**Fragmento de página:**
◆ ◆ ◆ ◆ ◆ ◆ ◆

Nace una mitología
Los primeros mercaderes del cine habían descubierto, en temprana hora,
que el tropismo de las masas era particularmente sensible al estímulo del sexo.
El descubrimiento no era, ciertamente', muy original. Existe toda una
tradición artística que ha conjugado con éxito, de mil modos y maneras, el
verbo amar. En la literatura popular americana —en las novelas cortas (Short
Stories) de los magazines del estilo Saturday
Evening Post— existía una constante temática, de bien probada
eficacia, de la que no tardaron en apropiarse las Escenas de
la vida real de la
Vitagraph. Era la
fórmula conocida con el nombre de Boy meets girl («chico
encuentra a chica»), de la que ni siquiera Griffith fue capaz de sustraerse. El
esquema era, y es todavía, de una sencillez y de una eficacia aplastantes: «El
chico conoce a la chica; el chico pierde a la chica; el chico recupera a la
chica.» El final es, naturalmente, un final con boda, es decir, un reconfortante
«final feliz» (happy end).

◆ ◆ ◆ ◆ ◆ ◆ ◆

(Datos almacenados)

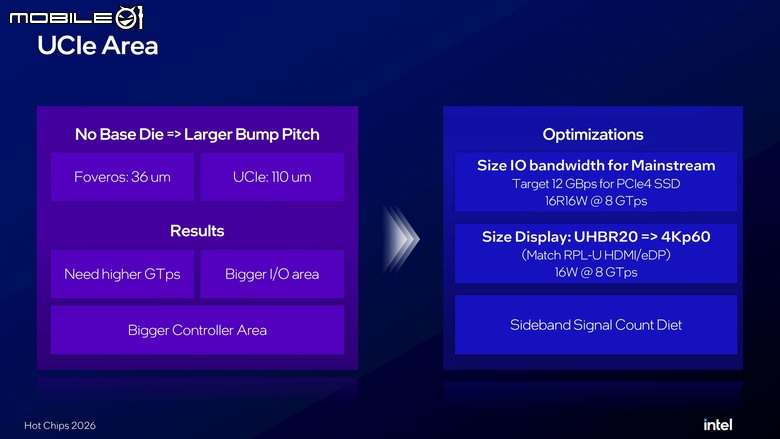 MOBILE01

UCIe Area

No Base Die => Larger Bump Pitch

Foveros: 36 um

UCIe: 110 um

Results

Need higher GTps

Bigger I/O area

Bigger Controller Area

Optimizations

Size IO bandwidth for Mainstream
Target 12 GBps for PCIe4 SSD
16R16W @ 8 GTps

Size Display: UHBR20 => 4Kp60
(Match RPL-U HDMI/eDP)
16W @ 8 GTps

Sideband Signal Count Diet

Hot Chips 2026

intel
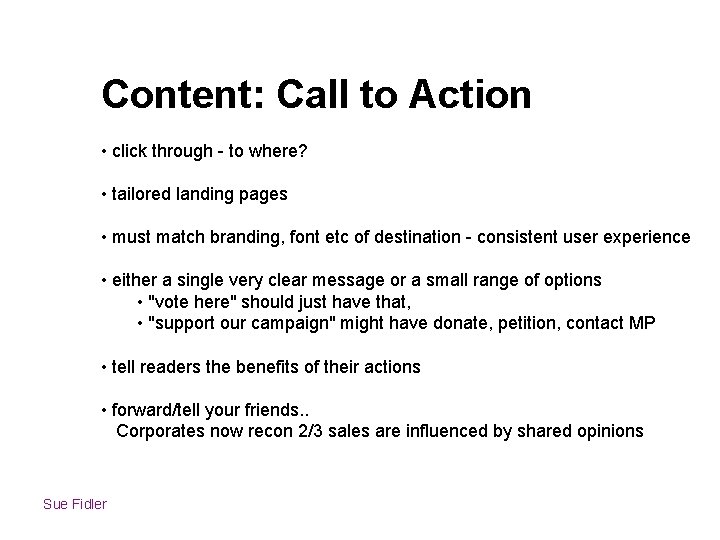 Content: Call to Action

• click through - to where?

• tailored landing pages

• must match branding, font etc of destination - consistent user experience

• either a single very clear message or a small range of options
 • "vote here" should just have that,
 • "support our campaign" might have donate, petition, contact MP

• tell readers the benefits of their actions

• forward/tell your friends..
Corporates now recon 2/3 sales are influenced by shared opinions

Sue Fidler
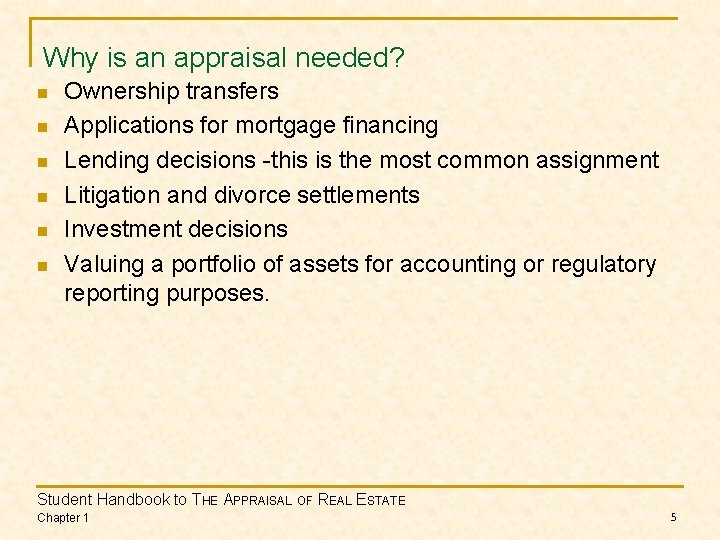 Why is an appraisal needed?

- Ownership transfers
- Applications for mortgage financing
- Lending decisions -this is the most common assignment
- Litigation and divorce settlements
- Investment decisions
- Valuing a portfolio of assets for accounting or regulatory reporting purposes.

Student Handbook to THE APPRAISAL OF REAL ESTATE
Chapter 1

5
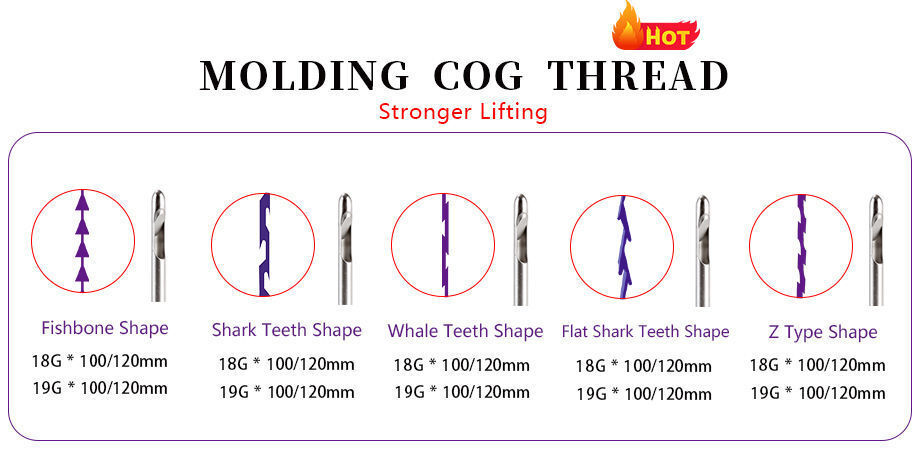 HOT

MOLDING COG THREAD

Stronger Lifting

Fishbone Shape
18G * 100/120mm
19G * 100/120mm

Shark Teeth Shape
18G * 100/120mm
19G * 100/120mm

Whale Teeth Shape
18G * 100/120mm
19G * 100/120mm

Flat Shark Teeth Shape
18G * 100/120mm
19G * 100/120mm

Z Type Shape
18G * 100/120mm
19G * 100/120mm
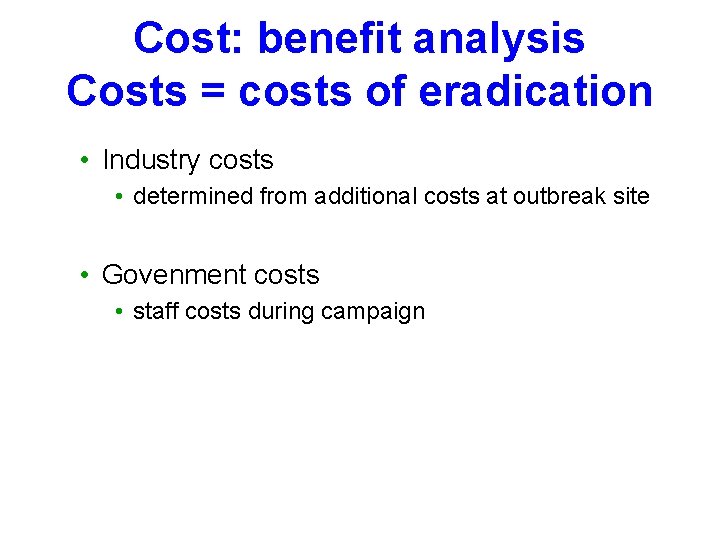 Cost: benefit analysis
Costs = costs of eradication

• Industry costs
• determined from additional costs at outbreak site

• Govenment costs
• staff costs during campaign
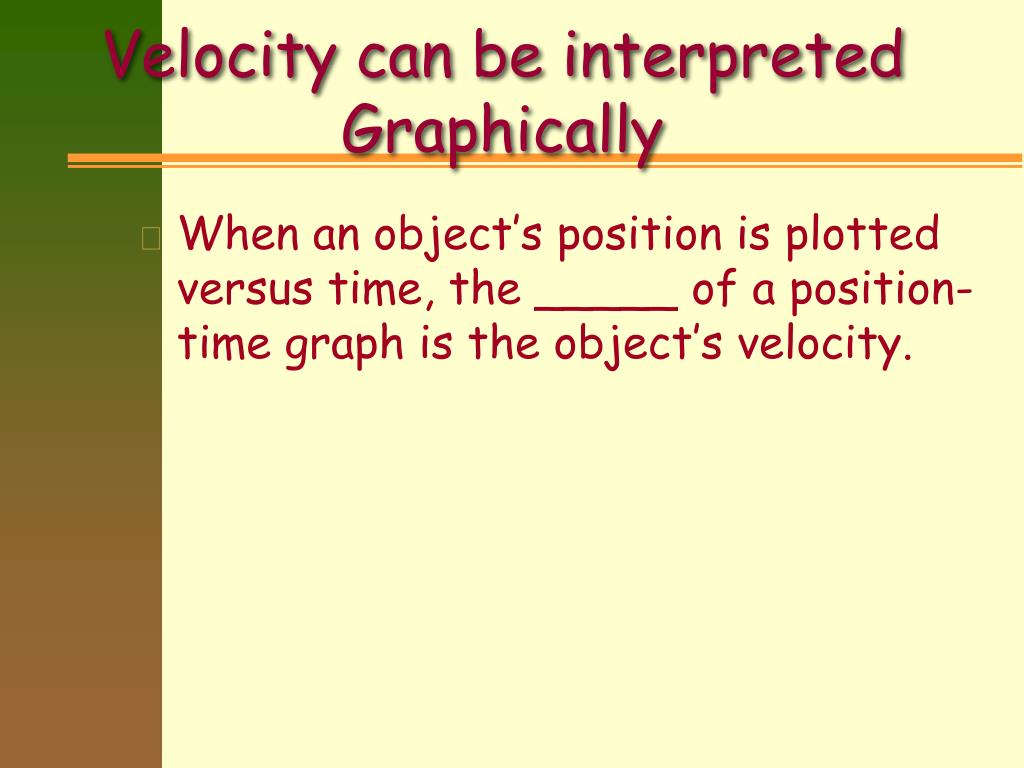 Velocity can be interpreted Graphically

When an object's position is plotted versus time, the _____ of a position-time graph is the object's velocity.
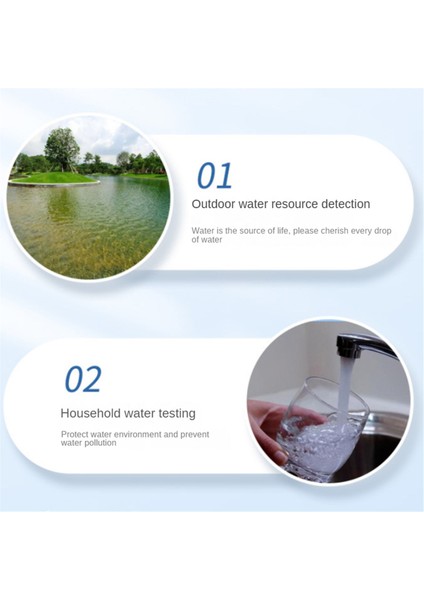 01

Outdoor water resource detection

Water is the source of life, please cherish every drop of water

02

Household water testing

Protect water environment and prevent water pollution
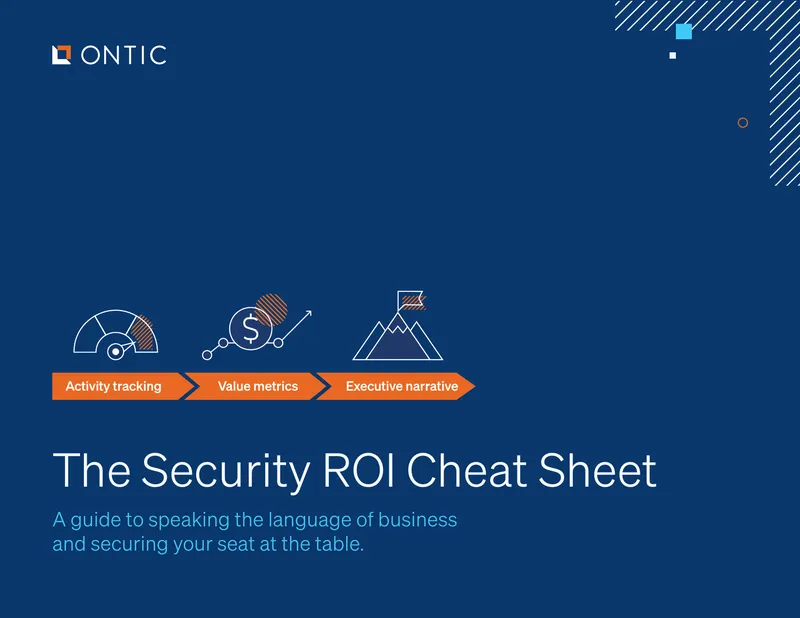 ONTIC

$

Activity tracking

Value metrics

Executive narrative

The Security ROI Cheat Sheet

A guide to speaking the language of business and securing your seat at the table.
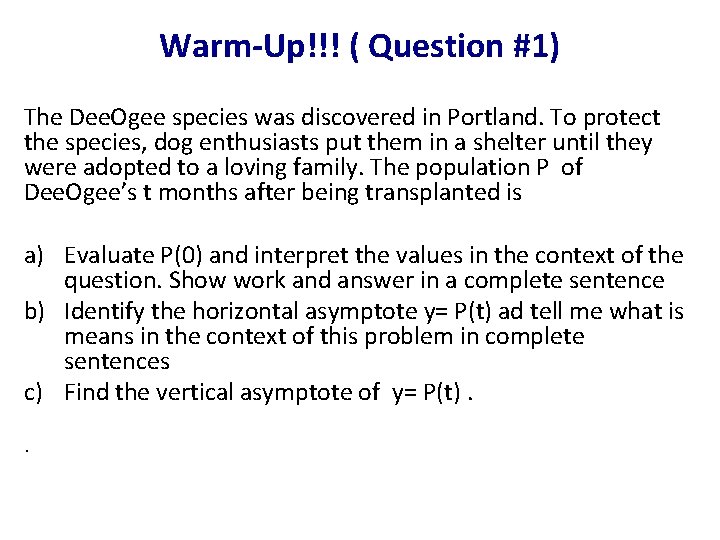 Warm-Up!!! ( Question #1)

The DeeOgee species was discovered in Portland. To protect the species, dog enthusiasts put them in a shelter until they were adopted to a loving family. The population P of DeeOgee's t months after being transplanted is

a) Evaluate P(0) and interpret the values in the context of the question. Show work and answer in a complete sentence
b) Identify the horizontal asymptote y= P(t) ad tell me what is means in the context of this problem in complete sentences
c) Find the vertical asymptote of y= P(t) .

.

◆ ◆ ◆ ◆ ◆ ◆ ◆

**Tareas a realizar:**
**A)** Devuelve, copiado literalmente, el pasaje del texto sobre la fórmula amorosa del cine que empieza en "Nace una mitología" y termina en "estímulo del sexo.".
**B)** Prolonga el texto sobre la fórmula amorosa del cine a partir de su última oración.

**Soluciones de ejercicios:**
**A)**
Nace una mitología
Los primeros mercaderes del cine habían descubierto, en temprana hora,
que el tropismo de las masas era particularmente sensible al estímulo del sexo.

**B)**
El boy meets girl y su corolario el «final feliz» han
constituido dos pilares sobre los que se ha asentado el tremendo poderío
comercial de Hollywood. Hay que señalar que este esquema no es exclusivo de las
películas llamadas «de amor», sino
que aparece enhebrado a cualquier otra línea dramática, pero siguiendo un
curso paralelo a la acción principal, de modo que ambas líneas tengan un feliz
desenlace en el último rollo. Caben, naturalmente, mil variaciones sobre el
tema del boy meets girl, pero lo usual es que en las películas
de «amor y aventuras» se introduzca
un tercer elemento, negativo, el «villano» o antihéroe, cuya principal función
es la de perturbar la felicidad de la pareja protagonista. Este esquema
triangular es viejo como el mundo: aparece en Homero y en la antigua literatura
oriental y perdura en los dramas europeos y en las historietas ilustradas de
los grandes rotativos americanos. La razón de esta constancia hay que buscarla
en las capas más profundas del subconsciente humano. Este esquema plantea, en
toda su elementalidad, el combate entre las fuerzas puras del Bien y del Mal.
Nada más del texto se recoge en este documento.